As she came forward into the room I rose. She whispered for me not to do so, urging me back down onto the couch with a force that dropped me abruptly once more on the leather cushion. She sank to her knees and began suddenly to beat the arm of the couch with both fists, at the same time babbling incoherently. The words came out in a stream, English, Yiddish, oaths and imprecations, blasphemies and entreaties I could not hope to reproduce. "All they can do is kill mice!" she said in a kind of whispered scream. I grasped her shoulders, and, when this did no good, her wrists. Whereupon she wrenched her arms free and threw them around my neck, in a spasm of emotion that might have been mistaken, by someone glancing into the darkened room, for an amorous clutch. Which in a mad sort of way it probably was. For as suddenly as she had begun she stopped, went to a chair, blew her nose, and said, "It's a funny thing about two people going through something like this. There are things husband and wife just can't tell each other that they can a third person."

"Tell" each other! I thought, what in God's name has she told me? As if sensing this, she immediately continued, "I guess I mean do to each other. You have no wife, but I've got news for you. You think you could have shared this?" She shook her head, and though the illumination from the corridor was too dim for me to make out her face, I could imagine her shrugged mouth and closed eyes. "Two people can't share unhappiness. You think probably if you had her, 'Well, we could go through this together. It would bring us closer together. Leaning on each other.'" Again the headshake, with news for me. "They lean away from each other. Two people can't share grief. In fact--" She broke off, as though momentarily debating the prudence of a revelation on the tip of her tongue, then making it anyway. "In some ways it drives them apart, an explosion between them. No that's not it either." She lowered her head, and for a moment I feared a revival of hysterics. She went on, as though the paradox of what she was elucidating was an aid to objectivity, "When this first came to us, was fresh, the wound, there were times when I resented my husband. Because he, what's the word I want?" She snapped her fingers. "Presumed. Presumed to share what was basically a woman's grief. Horning in on a sorrow the woman is sole proprietor of. Isn't that ridiculous? But there it is, a chapter in what's this man's name who writes about the war between the sexes. Can you beat it?" she softly cried, bringing her fist down ominously now on the arm of the chair, but only once, and that like a public speaker, or actor, well in control of his effects. I sat mesmerized in my own seat, transfixed in perhaps the most amazing midnight I had ever lived through, yet one possessing, in the dreamy dislocations of which it formed a part, a weird, bland naturalness like that of a Chirico landscape, full of shadows infinitely longer than the objects casting them. "And no doubt Schwartz [her husband] has some of the same resentment as mine. Never is this stated between two people, but it's there. Driving this--wedge between them, so that a woman can't break down to her husband but she can very well fling herself for a moment on another man's breast, while Schwartz at this very minute is probably with that...Well, never mind. Does this make sense to you?"
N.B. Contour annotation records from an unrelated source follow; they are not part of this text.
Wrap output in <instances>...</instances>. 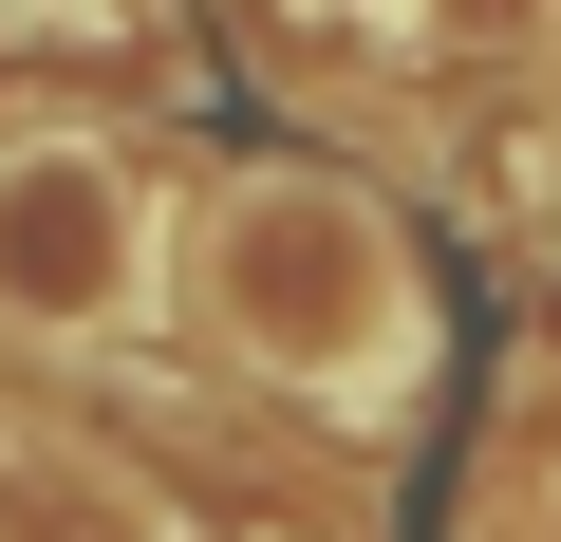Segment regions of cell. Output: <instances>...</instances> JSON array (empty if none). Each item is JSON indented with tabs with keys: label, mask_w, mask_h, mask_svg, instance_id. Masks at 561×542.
I'll return each mask as SVG.
<instances>
[{
	"label": "cell",
	"mask_w": 561,
	"mask_h": 542,
	"mask_svg": "<svg viewBox=\"0 0 561 542\" xmlns=\"http://www.w3.org/2000/svg\"><path fill=\"white\" fill-rule=\"evenodd\" d=\"M150 281V206L113 150H0V319L20 337H113Z\"/></svg>",
	"instance_id": "obj_2"
},
{
	"label": "cell",
	"mask_w": 561,
	"mask_h": 542,
	"mask_svg": "<svg viewBox=\"0 0 561 542\" xmlns=\"http://www.w3.org/2000/svg\"><path fill=\"white\" fill-rule=\"evenodd\" d=\"M187 281H206V319L280 374V393H412V356H431V281H412V243H393V206L375 187H337V169H243L225 206H206V243H187Z\"/></svg>",
	"instance_id": "obj_1"
}]
</instances>
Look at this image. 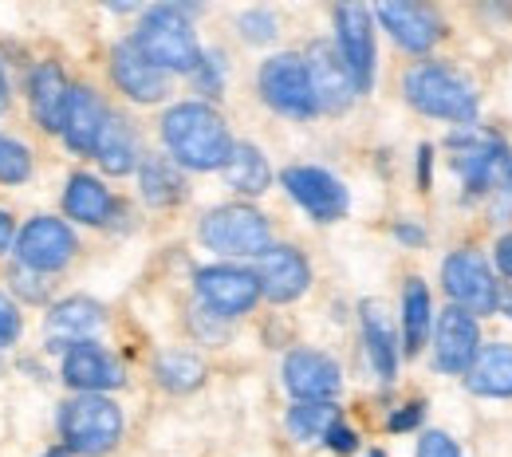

"Why, I think I can see where..."

"Well then make room in your head for the exact opposite explanation. That we keep outbursts from one another because we owe it to the other person. Out of a feeling for the other party. We owe it to them not to wish on them what they keep from us in their own moments. All this you're learning about marriage," she went on, like a chiropractor manipulating his subject's head in a series of violent, though supposedly salubrious, contrasts. "So your wife," she went on in a manner suggesting that she absorbed as much gossip as she dispensed in these watches of the night, "would never have come to you in the way I just did. To somebody else maybe, yes, but to you, no." She brushed at her cheeks and rose. "So now how about a cigarette?" She turned to switch on the light, glancing then at the electric coffee urn always standing on a table there, to see if it was connected. "Let's plug this thing in and heat up what's in it."